At the Netroots Nation conference in New Orleans, there was an ostentatious lack of interest in anything remotely resembling an actual swing voter. Alexandria Ocasio-Cortez: “Our swing voter is not red to blue; it’s nonvoter to voter”. In other words, it’s all mobilization not persuasion, according to her and others at the conference.

That may be unwise. Henry Olsen offers some hard data from the Voter Study Group surveys (full disclosure: I was involved in the collection of these data and sit on the editorial board of the group) on the potential salience of good old-fashioned swing voters in the coming election. Olsen may overstate his case a bit but attention must be paid to the data he presents.

“Most strategists and analysts say this November’s midterms will be determined by turnout. According to this view, whichever party more fully energizes its partisans will come out on top. New data, though, shows this common wisdom has it exactly backward.
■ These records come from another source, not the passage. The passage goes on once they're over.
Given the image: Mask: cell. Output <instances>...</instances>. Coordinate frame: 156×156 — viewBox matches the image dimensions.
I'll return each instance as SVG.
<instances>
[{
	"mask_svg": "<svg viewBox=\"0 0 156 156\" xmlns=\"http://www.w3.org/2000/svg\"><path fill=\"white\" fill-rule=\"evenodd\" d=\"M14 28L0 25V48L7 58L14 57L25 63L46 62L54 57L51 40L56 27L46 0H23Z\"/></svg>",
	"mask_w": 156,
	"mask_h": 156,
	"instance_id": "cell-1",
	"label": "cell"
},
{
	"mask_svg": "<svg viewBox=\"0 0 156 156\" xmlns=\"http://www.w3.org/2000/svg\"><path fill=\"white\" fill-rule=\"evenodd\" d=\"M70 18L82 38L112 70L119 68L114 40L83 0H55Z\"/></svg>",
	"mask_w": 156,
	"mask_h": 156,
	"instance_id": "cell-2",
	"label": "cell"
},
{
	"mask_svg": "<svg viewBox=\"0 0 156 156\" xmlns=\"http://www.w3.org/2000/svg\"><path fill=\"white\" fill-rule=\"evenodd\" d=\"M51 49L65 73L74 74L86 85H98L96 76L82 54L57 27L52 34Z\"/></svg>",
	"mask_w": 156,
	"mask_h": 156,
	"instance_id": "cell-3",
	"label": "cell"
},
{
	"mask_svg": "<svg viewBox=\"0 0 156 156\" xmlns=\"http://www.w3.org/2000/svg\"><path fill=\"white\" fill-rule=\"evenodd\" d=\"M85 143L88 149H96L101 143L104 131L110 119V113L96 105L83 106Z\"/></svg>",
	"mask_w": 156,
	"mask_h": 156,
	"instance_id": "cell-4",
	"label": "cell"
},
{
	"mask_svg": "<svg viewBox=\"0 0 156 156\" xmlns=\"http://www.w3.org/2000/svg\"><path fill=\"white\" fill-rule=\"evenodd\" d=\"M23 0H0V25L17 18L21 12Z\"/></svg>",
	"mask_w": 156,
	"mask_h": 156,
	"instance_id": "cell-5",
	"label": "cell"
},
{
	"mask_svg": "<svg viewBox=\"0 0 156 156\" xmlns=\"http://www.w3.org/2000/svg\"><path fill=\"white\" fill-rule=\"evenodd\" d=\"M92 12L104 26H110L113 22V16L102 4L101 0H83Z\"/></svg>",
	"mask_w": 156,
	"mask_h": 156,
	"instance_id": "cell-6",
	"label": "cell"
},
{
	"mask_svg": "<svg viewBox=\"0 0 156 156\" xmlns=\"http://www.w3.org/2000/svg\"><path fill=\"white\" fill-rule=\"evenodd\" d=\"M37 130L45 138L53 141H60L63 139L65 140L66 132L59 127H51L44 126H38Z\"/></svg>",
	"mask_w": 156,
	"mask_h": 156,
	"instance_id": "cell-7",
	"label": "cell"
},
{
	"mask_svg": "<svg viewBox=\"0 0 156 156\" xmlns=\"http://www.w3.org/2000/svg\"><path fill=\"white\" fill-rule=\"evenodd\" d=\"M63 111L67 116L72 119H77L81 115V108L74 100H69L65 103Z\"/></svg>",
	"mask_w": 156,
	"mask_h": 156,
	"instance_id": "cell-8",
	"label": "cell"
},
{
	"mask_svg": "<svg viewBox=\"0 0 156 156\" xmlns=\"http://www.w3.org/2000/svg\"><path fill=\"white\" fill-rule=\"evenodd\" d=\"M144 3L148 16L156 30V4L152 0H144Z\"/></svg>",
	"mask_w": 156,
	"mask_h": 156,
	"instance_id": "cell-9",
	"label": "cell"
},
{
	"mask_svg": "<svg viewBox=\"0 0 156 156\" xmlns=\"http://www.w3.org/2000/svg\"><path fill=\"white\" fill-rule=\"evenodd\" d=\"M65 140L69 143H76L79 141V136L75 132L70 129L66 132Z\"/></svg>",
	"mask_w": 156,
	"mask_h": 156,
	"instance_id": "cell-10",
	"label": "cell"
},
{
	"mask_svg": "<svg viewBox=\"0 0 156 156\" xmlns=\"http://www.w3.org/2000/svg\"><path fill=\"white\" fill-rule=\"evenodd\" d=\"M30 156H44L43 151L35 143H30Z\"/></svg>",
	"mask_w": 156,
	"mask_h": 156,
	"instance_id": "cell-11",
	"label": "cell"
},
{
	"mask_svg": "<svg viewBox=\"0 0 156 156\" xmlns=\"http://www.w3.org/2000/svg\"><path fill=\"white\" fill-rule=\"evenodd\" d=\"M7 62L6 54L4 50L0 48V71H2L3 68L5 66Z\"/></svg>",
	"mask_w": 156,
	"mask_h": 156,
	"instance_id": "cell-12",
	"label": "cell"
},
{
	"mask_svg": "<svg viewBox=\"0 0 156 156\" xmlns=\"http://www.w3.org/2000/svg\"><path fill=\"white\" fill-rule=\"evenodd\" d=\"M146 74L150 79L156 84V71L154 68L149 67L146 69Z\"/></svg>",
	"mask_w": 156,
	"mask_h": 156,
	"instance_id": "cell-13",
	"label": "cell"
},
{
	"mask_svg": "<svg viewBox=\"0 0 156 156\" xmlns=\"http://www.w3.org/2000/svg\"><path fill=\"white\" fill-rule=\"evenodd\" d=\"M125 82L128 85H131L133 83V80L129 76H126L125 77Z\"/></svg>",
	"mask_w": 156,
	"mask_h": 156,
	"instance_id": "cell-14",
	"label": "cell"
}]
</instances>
It’s the voters who sit between the two parties, not the party bases, who will choose which party wins…

“Romney-Clinton” voters are generally the sort of highly educated, affluent, more moderate voters who disapprove of Donald Trump. The most recent Voter Survey shows Mr. Trump had less than a 20 percent job approval rating among them; nearly 70 percent of these formerly Republican voters disapprove of his job performance. And they are taking this dislike with them to the voting booth. Forty-three percent say they will vote for Democrats this fall; only about 20 percent intend to back Republicans.

These voters are very important for the battle for the House. Democrats need to pick up 24 House seats to get a majority, and Republicans hold 25 seats in areas that Hillary Clinton carried. Mitt Romney won the districts of 13 of those seats in 2012, and his margin of defeat was smaller than Mr. Trump’s in another nine. Democrats simply cannot retake the House unless they get a lot of these voters to stick with them when Mr. Trump isn’t personally on the ballot.

“Obama-Trump” voters are the people you’ve heard a lot about recently: largely white, less educated and middle or working class. By and large the latest Voter Survey shows that they still like Trump: 76 percent approve of his performance. But like Romney-Clinton voters, they aren’t yet completely sold on their new party’s congressional candidates. While 41 percent say they will vote Republican in the fall, 44 percent say they are either unsure whom they will back or plan to vote for a third-party candidate. That’s a lot of Trump backers who haven’t yet made the leap to the G.O.P.”

This suggests that airy dismissals of the importance of swing voters border on political malpractice.The objective is to win and win big and for that swing voters are essential. The Democrats’ motto should be: No voter left behind!